Ko Kyung-Pil, Zhang Shengzhe, Huang Yuanjian, Kim Bongjun, Zou Gengyi, Jun Sohee, Zhang Jie, Martin Cecilia, Dunbar Karen J, Efe Gizem, Rustgi Anil K, Zhang Haiyang, Nakagawa Hiroshi, Park Jae-Il
Department of Experimental Radiation Oncology, Division of Radiation Oncology, The University of Texas MD Anderson Cancer Center, Houston, TX 77030, USA.
Division of Digestive and Liver Diseases, Department of Medicine, Herbert Irving Comprehensive Cancer Center, Columbia University Irving Medical Center, New York, NY 10032, USA.
bioRxiv. 2023 Feb 15:2023.02.15.528539. doi: 10.1101/2023.02.15.528539.
Despite the promising outcomes of immune checkpoint blockade (ICB), resistance to ICB presents a new challenge. Therefore, selecting patients for specific ICB applications is crucial for maximizing therapeutic efficacy. Herein we curated 69 human esophageal squamous cell cancer (ESCC) patients' tumor microenvironment (TME) single-cell transcriptomic datasets to subtype ESCC. Integrative analyses of the cellular network transcriptional signatures of T cells, myeloid cells, and fibroblasts define distinct ESCC subtypes characterized by T cell exhaustion, Interferon (IFN) a/b signaling, TIGIT enrichment, and specific marker genes. Furthermore, this approach classifies ESCC patients into ICB responders and non-responders, as validated by liquid biopsy single-cell transcriptomics. Our study stratifies ESCC patients based on TME transcriptional network, providing novel insights into tumor niche remodeling and predicting ICB responses in ESCC patients.
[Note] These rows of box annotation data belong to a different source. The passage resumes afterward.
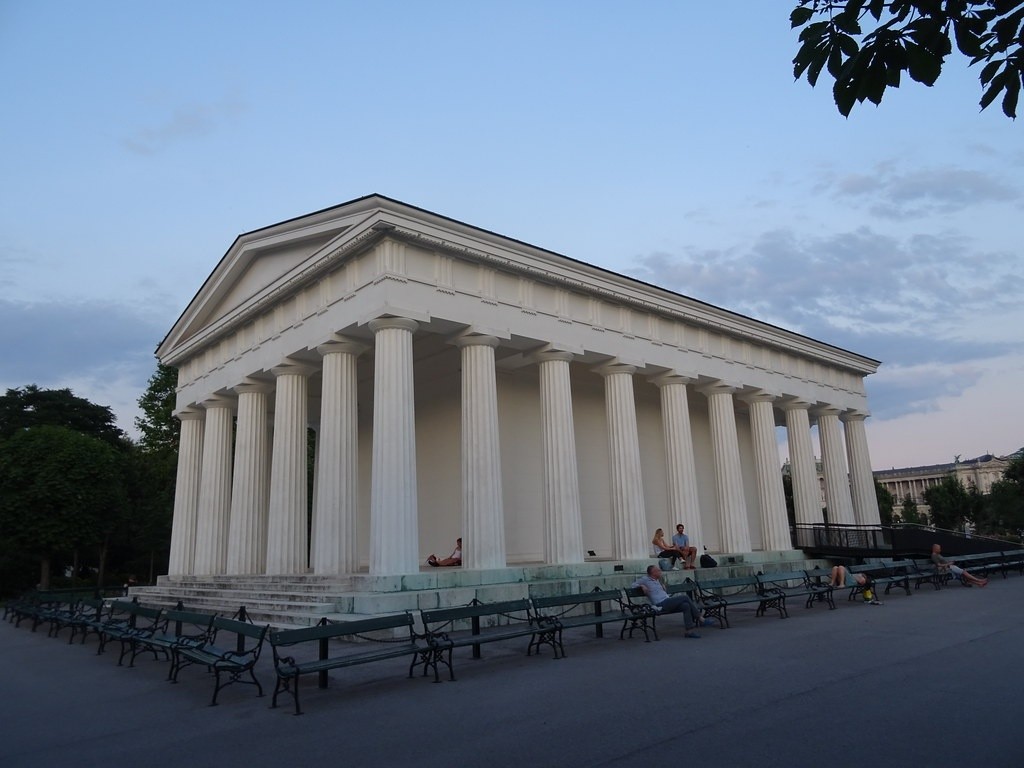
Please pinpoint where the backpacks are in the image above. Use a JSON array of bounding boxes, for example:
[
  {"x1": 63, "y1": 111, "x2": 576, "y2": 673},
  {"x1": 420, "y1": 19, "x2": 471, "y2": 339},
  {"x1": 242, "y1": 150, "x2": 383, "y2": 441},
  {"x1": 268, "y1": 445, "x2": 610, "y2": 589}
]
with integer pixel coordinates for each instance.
[{"x1": 700, "y1": 554, "x2": 717, "y2": 568}]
尽管免疫检查点阻断(ICB)取得了令人鼓舞的成果,但对ICB的耐药性带来了新的挑战。因此,为特定的ICB应用选择患者对于最大化治疗效果至关重要。在此,我们整理了69例人类食管鳞状细胞癌(ESCC)患者的肿瘤微环境(TME)单细胞转录组数据集,以对ESCC进行亚型分类。对T细胞、髓样细胞和成纤维细胞的细胞网络转录特征进行综合分析,确定了以T细胞耗竭、干扰素(IFN)α/β信号传导、TIGIT富集和特定标记基因为特征的不同ESCC亚型。此外,通过液体活检单细胞转录组学验证,这种方法将ESCC患者分为ICB反应者和无反应者。我们的研究基于TME转录网络对ESCC患者进行分层,为肿瘤微环境重塑提供了新的见解,并预测ESCC患者的ICB反应。